En l'état de ses dernières conclusions transmises par son conseil sur le RPVA le 21 juillet 2022, la SAS Espace auto demande à la cour de :
- Réformer le jugement du conseil de prud'hommes de Quimper du 09 octobre 2019 en ce qu'il a condamné la Société Espace auto à verser à Monsieur [O] les sommes de :
- 9 881,30 euros bruts au titre de l'indemnité compensatrice de préavis
- 988,13 euros bruts au titre des congés payés y afférents
- 10 601,79 euros nets au titre de l'indemnité de licenciement
- 30 000,00 euros nets au titre des dommages et intérêts pour licenciement sans cause réelle et sérieuse
- 5 000,00 euros nets au titre de dommages et intérêts pour exécution déloyale de la relation de travail et mesure vexatoire
- 1 200,00 euros au titre de l'article 700 du code de procédure civile
- Ramener le montant de l'indemnité de licenciement, de l'indemnité de préavis, de l'indemnité de congés payés y afférents et des dommages et intérêts pour licenciement sans cause réelle et sérieuse à de plus justes proportions
- Rejeter la demande de Monsieur [O] de voir condamner la Société Espace auto à lui verser la somme de 5 000,00 euros au titre des dommages et intérêts pour exécution déloyale de la relation de travail et mesure vexatoire
- Rejeter la demande de Monsieur [O] de voir condamner la Société Espace auto à lui verser la somme de 2 000,00 euros au titre des frais irrépétibles de première instance, en exécution de l'article 700 du code de procédure civile
- Rejeter la demande de Monsieur [O], formulée au titre d'un appel incident, tendant à voir condamner la Société Espace auto à lui verser les sommes de :
- 374,90 euros bruts à titre de rappel de salaire au titre des commissions sur vente annulées
- 37,50 euros bruts au titre des congés payés y afférents
- 2 000,00 euros nets de CSG-CRDS à titre de dommages et intérêts pour sanctions disciplinaires illicites
- 882,02 euros bruts au titre d'un rappel de salaire pour heures supplémentaires
- 88,20 euros bruts au titre des congés payés y afférents
- 10 807,67 euros nets à titre d'indemnité légale de licenciement
- Rejeter la demande de Monsieur [O] sollicitant la confirmation du jugement litigieux dans toutes ses autres dispositions
- Rejeter la demande de Monsieur [O] tendant à voir débouter la Société Espace auto de l'ensemble de ses demandes, fins et conclusions
- Rejeter la demande de Monsieur [O] sollicitant la condamnation de la Société Espace auto à lui verser la somme de 3 000,00 euros au titre de l'article 700 du code de procédure civil ainsi qu'aux entiers dépens
- Condamner Monsieur [P] [O] à payer à la Société Espace auto la somme de 3 000,00 euros en application de l'article 700 du code de procédure civile
- Condamner Monsieur [P] [O] aux entiers dépens.
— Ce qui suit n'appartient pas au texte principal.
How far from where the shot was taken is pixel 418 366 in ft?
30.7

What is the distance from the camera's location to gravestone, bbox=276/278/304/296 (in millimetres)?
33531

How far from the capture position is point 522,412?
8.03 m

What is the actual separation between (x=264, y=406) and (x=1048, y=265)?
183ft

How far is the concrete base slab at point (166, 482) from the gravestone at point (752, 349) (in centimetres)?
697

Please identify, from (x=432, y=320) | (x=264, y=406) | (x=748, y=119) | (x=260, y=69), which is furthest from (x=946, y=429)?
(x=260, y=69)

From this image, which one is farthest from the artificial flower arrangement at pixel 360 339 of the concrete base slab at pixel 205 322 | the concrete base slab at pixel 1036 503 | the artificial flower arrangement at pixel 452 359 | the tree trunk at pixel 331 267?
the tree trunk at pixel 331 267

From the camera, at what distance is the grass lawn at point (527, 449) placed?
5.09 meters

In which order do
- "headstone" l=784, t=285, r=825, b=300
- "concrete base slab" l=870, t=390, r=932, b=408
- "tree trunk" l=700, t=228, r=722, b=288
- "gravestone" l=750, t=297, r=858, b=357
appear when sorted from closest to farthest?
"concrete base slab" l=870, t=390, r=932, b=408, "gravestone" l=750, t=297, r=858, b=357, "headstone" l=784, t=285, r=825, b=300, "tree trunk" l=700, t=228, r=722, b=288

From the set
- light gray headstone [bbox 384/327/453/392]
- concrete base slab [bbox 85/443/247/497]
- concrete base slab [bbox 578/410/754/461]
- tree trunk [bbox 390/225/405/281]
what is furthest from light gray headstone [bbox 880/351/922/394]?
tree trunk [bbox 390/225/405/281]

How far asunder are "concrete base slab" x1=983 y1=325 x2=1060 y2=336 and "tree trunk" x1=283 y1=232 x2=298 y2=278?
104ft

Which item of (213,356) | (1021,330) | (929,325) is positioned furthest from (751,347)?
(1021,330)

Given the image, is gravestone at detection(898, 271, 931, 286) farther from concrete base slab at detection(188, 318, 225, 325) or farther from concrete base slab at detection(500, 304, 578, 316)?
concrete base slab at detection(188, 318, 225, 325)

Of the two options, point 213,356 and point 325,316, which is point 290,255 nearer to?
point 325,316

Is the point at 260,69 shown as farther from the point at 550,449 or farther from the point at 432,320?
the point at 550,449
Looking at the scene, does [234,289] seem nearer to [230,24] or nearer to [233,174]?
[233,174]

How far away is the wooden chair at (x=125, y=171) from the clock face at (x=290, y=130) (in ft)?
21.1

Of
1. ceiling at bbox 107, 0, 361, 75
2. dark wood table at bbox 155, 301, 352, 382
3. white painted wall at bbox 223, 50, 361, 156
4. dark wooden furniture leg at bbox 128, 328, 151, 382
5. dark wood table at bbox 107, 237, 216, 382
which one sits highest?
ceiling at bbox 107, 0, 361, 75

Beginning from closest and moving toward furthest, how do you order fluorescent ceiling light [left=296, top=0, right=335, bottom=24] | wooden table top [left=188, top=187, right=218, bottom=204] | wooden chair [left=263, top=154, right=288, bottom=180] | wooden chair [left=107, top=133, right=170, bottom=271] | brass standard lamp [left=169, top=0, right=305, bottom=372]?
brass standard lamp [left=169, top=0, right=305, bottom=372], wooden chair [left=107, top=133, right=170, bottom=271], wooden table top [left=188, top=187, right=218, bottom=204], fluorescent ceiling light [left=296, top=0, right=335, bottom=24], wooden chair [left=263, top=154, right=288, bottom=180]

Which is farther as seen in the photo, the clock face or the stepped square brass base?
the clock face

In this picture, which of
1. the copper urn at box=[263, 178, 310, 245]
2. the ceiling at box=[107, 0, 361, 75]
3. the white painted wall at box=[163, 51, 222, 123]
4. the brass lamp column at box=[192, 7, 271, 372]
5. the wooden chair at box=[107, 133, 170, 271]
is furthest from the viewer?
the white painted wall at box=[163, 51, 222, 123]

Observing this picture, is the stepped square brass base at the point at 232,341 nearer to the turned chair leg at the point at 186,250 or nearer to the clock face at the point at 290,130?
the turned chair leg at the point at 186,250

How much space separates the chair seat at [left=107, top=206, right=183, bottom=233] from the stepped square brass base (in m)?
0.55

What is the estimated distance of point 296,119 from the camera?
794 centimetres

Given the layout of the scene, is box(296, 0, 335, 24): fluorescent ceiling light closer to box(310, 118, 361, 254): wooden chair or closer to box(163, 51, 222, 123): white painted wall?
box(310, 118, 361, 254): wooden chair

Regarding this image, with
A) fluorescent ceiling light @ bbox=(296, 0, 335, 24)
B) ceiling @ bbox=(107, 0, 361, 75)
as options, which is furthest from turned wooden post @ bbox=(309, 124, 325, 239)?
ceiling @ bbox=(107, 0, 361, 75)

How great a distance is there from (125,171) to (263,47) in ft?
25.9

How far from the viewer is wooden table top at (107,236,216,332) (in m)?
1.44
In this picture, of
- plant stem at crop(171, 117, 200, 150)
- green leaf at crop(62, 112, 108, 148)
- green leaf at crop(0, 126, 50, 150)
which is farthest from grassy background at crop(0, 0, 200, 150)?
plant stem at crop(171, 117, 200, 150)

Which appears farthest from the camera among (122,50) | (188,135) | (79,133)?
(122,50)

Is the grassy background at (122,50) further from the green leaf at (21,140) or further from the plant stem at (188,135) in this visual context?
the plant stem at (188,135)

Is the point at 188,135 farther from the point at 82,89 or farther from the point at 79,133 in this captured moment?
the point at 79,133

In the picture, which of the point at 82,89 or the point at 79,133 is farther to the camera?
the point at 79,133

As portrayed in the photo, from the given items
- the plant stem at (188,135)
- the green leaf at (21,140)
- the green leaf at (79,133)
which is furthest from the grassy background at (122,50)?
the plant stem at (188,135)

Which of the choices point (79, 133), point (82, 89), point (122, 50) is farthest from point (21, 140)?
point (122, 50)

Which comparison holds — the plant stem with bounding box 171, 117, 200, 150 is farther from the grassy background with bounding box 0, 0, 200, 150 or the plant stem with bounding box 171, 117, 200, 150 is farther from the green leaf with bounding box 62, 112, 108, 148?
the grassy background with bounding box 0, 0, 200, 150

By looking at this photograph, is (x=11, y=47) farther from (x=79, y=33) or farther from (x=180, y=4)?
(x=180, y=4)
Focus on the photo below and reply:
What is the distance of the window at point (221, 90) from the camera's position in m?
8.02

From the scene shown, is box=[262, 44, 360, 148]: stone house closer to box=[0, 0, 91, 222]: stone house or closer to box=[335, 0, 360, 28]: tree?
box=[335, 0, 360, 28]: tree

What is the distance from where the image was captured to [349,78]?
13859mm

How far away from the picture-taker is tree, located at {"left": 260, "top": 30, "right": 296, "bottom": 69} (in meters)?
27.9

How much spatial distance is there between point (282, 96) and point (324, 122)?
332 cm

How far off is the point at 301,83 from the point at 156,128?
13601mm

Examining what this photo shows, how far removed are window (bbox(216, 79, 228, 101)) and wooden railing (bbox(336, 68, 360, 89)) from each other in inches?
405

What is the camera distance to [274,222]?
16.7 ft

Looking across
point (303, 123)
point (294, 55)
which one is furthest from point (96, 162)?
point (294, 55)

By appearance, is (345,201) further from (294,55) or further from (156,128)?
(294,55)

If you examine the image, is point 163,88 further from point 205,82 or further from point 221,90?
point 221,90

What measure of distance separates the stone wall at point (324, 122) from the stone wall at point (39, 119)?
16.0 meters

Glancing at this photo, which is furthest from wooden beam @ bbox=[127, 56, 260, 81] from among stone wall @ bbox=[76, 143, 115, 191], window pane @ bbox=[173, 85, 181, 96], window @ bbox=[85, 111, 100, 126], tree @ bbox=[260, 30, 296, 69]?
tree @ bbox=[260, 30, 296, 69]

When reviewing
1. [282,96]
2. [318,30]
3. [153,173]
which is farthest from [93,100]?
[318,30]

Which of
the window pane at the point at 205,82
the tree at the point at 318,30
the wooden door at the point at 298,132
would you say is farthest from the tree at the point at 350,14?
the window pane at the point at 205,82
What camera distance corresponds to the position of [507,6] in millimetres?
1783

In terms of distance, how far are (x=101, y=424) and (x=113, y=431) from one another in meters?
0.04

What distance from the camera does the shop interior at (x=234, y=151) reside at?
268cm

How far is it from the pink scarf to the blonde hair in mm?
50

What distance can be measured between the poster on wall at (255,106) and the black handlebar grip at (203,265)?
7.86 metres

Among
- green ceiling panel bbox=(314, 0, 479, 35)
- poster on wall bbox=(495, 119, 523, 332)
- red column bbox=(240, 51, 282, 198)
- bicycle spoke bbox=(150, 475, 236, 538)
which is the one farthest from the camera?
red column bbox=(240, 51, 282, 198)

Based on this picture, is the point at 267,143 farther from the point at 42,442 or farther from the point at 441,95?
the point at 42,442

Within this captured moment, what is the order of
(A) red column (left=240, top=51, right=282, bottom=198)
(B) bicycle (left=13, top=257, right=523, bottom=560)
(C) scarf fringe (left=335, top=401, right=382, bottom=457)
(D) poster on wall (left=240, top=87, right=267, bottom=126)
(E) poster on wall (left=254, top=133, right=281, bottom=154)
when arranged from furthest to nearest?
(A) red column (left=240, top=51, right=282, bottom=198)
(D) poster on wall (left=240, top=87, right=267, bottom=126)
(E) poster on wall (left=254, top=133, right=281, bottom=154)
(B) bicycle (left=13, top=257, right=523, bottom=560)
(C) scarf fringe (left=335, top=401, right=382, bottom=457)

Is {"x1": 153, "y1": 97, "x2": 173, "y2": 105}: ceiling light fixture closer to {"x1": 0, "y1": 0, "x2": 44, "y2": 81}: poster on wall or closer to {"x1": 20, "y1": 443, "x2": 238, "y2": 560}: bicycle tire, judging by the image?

En l'état de ses dernières conclusions transmises par son conseil sur le RPVA le23 septembre 2022, M. [O] demande à la cour d'appel de :
- Infirmer le jugement en ce qu'il a :
- Dit et jugé que la sanction du 24 mars 2016 est prescrite et que celle du 28 juin 2016 est fondée. (')
- L'a débouté du surplus de ses demandes.
- Limité le montant de l'indemnité de licenciement à la somme de 10 601,79 euros nets.
Statuant à nouveau,
- Annuler les sanctions disciplinaires du 24 mars 2016 et du 28 juin 2016,
- Condamner la SAS Espace auto à lui payer :
- 374,90 euros Bruts à titre de rappel de salaire au titre des commissions sur vente annulées ;
- 37,50 euros Bruts au titre des congés payés afférents ;
- 2 000 euros Nets de CSG-CRDS à titre de dommages-intérêts pour sanctions disciplinaires illicites;
- 882,02 euros Bruts de rappel de salaire au titre des heures supplémentaires non rémunérées ;
- 88,20 euros Bruts au titre des congés payés afférents,
- 10 807,67 euros Nets à titre d'indemnité légale de licenciement.
- Confirmer le jugement rendu par le conseil de prud'hommes de Quimper le 9 octobre 2019 en toutes ses autres dispositions.
Y additant,
- Débouter la SAS Espace auto de l'ensemble de ses demandes, fins et conclusions.
- Condamner la SAS Espace auto à lui payer la somme de 3 000 euros en appel sur le fondement de l'article 700 du code de procédure civile,
- Condamner la SAS Espace auto aux entiers dépens en ce compris les éventuels frais d'exécution forcée de l'arrêt à intervenir.
***
La clôture de l'instruction a été prononcée par ordonnance du conseiller de la mise en état le 27 septembre 2022 avec fixation de la présente affaire à l'audience du 08 novembre 2022.
Conformément aux dispositions de l'article 455 du code de procédure civile, la cour renvoie, pour l'exposé des prétentions et moyens des parties, aux conclusions susvisées qu'elles ont déposées et soutenues à l'audience.
MOTIFS DE LA DÉCISION
Sur les avertissements du 24 mars 2016 et du 28 juin 2016
M. [O] a reçu ces deux avertissements pour des faits identiques : avoir vendu un véhicule neuf en effectuant une reprise du véhicule ancien de l'acheteur, valorisés sans demander l'expertise mécanique, alors que des frais de remise en état, après la vente, ont obéré la valeur de revente du véhicule repris.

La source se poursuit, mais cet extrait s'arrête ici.